Gewalt gegen Männer gibt es sogar in den besten Familien

Dresden - Weinender Türsteher, eingesperrter Rentner, verprügelter Firmenchef: Häusliche Gewalt gegen Männer findet statt - und zwar mitten unter uns! In allen Milieus, in den besten Familien. So die Erfahrungen des Vereins Männernetzwerk, der seit zwei Jahren Dresdens erste Männerschutzwohnung betreut.

Setzen sich für männliche Opfer häuslicher Gewalt ein: Sozialarbeiter Sascha Möckel (40, l.) vom Männernetzwerk Dresden und Enrico Damme (47) von der Landesfachstelle Männerarbeit.
Setzen sich für männliche Opfer häuslicher Gewalt ein: Sozialarbeiter Sascha Möckel (40, l.) vom Männernetzwerk Dresden und Enrico Damme (47) von der Landesfachstelle Männerarbeit.  © Petra Hornig

Es ist ein Tabuthema, ein verdrängtes Problem.
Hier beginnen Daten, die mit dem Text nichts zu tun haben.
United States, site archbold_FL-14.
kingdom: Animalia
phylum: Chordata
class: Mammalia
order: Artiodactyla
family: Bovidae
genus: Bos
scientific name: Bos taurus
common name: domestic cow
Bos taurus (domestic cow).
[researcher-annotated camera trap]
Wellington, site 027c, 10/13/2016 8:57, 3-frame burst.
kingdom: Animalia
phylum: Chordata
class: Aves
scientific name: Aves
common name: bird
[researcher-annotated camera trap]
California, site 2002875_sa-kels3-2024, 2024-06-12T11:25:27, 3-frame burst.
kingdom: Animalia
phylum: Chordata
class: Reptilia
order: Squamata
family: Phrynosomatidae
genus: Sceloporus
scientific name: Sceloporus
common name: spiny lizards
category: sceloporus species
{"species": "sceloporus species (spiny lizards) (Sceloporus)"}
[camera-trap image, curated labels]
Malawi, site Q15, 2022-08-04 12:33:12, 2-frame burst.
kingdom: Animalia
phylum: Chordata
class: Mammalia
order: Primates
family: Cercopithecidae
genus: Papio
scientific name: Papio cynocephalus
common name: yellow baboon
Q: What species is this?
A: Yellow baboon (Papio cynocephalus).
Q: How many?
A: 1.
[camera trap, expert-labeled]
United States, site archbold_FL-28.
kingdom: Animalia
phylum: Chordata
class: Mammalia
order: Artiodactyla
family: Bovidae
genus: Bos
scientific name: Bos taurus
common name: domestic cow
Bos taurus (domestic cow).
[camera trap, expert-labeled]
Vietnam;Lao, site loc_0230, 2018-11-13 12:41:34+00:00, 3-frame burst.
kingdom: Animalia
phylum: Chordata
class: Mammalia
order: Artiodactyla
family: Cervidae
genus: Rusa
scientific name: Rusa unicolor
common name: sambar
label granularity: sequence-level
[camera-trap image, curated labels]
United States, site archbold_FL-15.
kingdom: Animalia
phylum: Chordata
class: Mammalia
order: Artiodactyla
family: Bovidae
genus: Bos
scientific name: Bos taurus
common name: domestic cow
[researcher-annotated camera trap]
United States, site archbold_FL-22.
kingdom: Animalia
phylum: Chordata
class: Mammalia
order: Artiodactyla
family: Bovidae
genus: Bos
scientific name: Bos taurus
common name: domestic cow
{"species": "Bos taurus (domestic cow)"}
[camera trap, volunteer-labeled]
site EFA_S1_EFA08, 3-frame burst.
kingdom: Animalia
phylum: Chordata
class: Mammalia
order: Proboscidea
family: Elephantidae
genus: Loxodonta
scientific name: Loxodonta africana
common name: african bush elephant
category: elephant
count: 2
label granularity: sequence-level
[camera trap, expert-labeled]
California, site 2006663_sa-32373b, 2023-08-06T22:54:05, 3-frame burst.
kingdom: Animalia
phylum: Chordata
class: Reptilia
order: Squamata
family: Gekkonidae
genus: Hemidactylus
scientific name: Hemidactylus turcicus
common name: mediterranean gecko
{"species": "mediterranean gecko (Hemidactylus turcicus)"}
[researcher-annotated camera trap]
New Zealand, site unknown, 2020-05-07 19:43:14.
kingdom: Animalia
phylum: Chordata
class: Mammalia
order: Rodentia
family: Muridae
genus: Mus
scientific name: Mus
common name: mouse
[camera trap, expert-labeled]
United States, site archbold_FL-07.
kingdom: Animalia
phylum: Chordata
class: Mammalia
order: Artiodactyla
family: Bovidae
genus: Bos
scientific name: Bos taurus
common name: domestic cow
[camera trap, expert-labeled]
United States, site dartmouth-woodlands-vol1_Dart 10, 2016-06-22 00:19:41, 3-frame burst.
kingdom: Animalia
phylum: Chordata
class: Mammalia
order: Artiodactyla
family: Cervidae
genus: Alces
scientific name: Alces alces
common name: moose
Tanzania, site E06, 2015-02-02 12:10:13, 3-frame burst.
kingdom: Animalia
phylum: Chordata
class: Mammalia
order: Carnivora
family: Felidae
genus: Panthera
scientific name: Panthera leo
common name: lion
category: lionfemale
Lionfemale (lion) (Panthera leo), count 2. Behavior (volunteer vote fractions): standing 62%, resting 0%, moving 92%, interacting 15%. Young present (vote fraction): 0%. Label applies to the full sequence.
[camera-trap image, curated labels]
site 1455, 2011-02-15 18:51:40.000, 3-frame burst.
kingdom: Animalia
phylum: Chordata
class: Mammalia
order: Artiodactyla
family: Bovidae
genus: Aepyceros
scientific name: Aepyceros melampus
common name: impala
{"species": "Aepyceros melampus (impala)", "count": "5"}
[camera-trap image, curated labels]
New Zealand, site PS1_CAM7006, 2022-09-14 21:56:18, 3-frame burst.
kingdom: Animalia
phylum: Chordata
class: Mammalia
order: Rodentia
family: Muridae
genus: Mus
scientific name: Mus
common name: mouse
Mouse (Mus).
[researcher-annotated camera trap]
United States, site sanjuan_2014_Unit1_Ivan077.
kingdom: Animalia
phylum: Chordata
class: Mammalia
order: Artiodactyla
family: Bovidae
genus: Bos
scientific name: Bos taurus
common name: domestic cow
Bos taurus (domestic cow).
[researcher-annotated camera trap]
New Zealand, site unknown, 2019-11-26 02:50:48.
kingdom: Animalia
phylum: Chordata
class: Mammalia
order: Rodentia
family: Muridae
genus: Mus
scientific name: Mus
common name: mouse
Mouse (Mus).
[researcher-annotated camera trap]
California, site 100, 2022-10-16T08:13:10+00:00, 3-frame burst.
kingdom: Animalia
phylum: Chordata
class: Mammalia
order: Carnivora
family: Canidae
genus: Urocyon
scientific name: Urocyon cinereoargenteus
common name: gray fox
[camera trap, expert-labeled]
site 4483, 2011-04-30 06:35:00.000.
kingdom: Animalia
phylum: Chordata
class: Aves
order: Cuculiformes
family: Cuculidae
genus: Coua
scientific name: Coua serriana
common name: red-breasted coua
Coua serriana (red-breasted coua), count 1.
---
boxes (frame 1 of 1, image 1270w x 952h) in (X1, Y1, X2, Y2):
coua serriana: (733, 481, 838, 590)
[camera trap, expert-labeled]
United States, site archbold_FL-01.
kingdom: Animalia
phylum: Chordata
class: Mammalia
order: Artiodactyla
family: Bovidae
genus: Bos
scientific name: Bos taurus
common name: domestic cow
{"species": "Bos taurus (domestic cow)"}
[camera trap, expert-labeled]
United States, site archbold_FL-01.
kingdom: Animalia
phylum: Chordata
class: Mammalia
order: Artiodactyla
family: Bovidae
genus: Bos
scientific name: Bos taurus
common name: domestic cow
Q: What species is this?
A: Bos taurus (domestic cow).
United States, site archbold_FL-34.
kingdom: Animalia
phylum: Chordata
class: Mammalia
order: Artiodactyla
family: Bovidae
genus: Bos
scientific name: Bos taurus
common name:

Das wollen Vereinsvorstand Sascha Möckel (40) und seine Mitstreiter ändern. 70 Männer öffneten sich bereits, schilderten ihre schlimmen Erlebnisse.

"Da muss man mit sich ringen, dass man nicht den Glauben an die Menschen verliert", bedauert Möckel. "Ich frage mich, wie das jahrelang stattfinden kann, in der Gesellschaft unbeobachtet bleibt."

Möckel schildert Fälle aus Dresden. "Ein Türsteher lag mir heulend in den Armen. Seine Frau, die nur die Hälfte wiegt, unterdrückte ihn, auch mit täglichen Abwertungen. Er wusste nicht mehr ein und aus."

Es gab eine Ärztin, die ihren Mann schlug. Eine Rentnerin ließ ihren Mann nicht mehr in die Wohnung, er musste ein Jahr im Keller leben. Ein anderer Senior bekam kaum etwas zu essen.

Ein mächtiger Firmenboss wurde von seiner Frau geschlagen, war völlig machtlos.

Wenn Männer zu Opfern werden: Häusliche Gewalt geschieht mitten unter uns, kommt in allen Milieus vor.
Wenn Männer zu Opfern werden: Häusliche Gewalt geschieht mitten unter uns, kommt in allen Milieus vor.  © dpa (Symbolbild)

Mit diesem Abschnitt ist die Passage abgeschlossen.